You say (18) "Neither the U.S. Constitution, nor any federal statute enacted thereunder, provide for a procedure to assure that Presidents of the United States and candidates for said office meet the Eligibility Requirements." See my article: How we insure our Presidents are eligible

You say (19) "Therefore, according to the Tenth Amendment of the U.S. Constitution, the states and the people retain the right to make such assurances." However, the Constitution gives the Congress the duty to deal with a President-elect who does not qualify. Therefore, the people do not retain this right except as to their choice in voting.
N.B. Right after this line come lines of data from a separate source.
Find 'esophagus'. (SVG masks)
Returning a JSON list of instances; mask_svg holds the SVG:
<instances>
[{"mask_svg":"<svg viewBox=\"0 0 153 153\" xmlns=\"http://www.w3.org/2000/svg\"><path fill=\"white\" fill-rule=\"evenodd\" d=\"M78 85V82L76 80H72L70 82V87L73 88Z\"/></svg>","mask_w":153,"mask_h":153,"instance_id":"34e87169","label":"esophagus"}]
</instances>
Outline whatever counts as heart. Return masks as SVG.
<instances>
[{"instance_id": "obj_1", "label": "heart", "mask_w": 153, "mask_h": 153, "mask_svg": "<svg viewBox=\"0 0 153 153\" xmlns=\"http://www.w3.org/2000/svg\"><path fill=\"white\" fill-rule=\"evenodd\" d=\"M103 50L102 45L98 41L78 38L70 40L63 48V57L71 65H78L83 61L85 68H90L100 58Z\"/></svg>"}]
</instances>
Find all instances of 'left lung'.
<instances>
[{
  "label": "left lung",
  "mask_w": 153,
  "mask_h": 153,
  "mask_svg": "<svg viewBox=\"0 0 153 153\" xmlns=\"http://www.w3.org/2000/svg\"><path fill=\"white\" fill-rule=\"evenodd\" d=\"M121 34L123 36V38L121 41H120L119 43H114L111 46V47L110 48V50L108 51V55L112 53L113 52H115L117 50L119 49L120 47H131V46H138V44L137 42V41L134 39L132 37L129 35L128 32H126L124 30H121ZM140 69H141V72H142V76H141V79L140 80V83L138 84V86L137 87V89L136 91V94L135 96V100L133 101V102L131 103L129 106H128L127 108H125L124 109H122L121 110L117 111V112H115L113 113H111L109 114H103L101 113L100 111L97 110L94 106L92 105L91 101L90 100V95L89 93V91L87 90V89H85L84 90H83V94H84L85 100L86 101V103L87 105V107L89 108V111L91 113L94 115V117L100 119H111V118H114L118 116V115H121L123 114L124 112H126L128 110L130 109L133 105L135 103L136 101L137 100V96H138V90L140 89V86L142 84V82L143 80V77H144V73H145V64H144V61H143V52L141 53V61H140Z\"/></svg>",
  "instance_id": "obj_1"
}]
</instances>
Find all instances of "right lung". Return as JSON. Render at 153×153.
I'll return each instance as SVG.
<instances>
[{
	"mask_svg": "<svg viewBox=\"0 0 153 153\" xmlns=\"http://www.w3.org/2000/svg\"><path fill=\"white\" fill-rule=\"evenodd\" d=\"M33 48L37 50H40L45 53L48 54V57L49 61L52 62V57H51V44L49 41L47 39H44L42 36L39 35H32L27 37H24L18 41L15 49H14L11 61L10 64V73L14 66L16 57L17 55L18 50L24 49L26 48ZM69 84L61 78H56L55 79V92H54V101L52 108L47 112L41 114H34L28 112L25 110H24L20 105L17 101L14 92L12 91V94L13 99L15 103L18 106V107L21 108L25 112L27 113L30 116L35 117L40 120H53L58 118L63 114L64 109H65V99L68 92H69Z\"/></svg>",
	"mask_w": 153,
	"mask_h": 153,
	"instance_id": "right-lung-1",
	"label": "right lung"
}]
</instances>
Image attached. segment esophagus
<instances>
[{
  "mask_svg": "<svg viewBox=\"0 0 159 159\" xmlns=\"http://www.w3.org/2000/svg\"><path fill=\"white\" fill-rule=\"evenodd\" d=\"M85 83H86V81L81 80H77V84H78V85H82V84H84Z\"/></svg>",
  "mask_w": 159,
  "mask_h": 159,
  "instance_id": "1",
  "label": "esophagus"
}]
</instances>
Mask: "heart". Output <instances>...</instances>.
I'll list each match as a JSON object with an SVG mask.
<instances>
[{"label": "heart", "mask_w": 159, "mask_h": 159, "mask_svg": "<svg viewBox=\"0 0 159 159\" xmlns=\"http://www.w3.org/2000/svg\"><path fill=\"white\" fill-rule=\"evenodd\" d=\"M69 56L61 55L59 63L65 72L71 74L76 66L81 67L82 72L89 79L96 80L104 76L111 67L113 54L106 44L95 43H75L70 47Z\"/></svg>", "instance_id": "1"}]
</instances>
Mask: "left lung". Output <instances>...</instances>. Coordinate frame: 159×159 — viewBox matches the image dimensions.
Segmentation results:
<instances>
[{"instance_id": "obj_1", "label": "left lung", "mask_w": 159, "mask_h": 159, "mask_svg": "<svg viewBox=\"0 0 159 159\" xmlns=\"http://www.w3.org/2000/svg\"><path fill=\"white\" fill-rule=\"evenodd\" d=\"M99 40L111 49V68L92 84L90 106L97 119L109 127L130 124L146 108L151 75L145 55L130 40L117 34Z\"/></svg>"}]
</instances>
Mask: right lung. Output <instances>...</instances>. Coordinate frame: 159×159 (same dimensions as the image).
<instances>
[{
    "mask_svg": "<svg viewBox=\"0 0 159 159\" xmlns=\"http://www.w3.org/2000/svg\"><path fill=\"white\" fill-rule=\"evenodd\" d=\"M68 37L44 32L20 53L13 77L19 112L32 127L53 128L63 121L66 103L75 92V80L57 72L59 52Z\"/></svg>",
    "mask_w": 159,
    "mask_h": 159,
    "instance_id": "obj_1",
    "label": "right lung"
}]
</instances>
You say (21) "Nonetheless, nothing prevents this court from adjudicating the issues presented and granting the relief requested in this case." This is a conclusion of law, and an unsupported one. It will be ignored when considering the MTD.

You say (37) "Plaintiff asserts that, even if defendant Obama is a native born citizen, he does not meet the Eligibility Requirement of a natural born citizen due to his being born of foreign paternity." This is a question of law, and so far 5 courts considering Obama challenges have rejected this assertion.

Points 38-58 are irrelevant to the case and do not belong in it.

You say (54) "This is an action for declaratory judgment, injunctive relief, and money damages." How can you claim money damages if you don’t allege particular and individual damage? This goes to the lack of standing because your alleged injury is diffuse.

You say (55) "The Eligibility Requirements, by implication, give plaintiff a constitutional right to not be governed by officials who fail to meet them." However, you are not alleging that the plaintiffs are barring you from having an eligible President. You are alleging that the plaintiffs are allowing an ineligible candidate to appear on the ballot. The Constitution (Amendment XX) clearly assumes that the voters can vote for an unqualified candidate. The Constitution itself makes it clear that you have no right to be protected from an ineligible candidate on the ballot since an unqualified candidate can be elected. If you believe that an ineligible candidate has been elected, then the proper venue for your complaint would be with Congress.

You say (64) "Defendants owed a duty to plaintiff to ascertain that defendant Obama meets the Eligibility Requirements." However, you cite no statute that places an obligation on any defendant you name to ascertain eligibility. Insofar as you rely solely on the Constitution, that argument fails because the Constitution does not require candidates for President to be eligible, and in fact it foresees the case when one is not eligible. Where there is no duty, there is no negligence.

It appears in general that your lawsuit is an attempt to win an argument about whether Obama is eligible or not through a fabricated controversy, non-existent duties, and generalized, non-specific damages. It will never fly.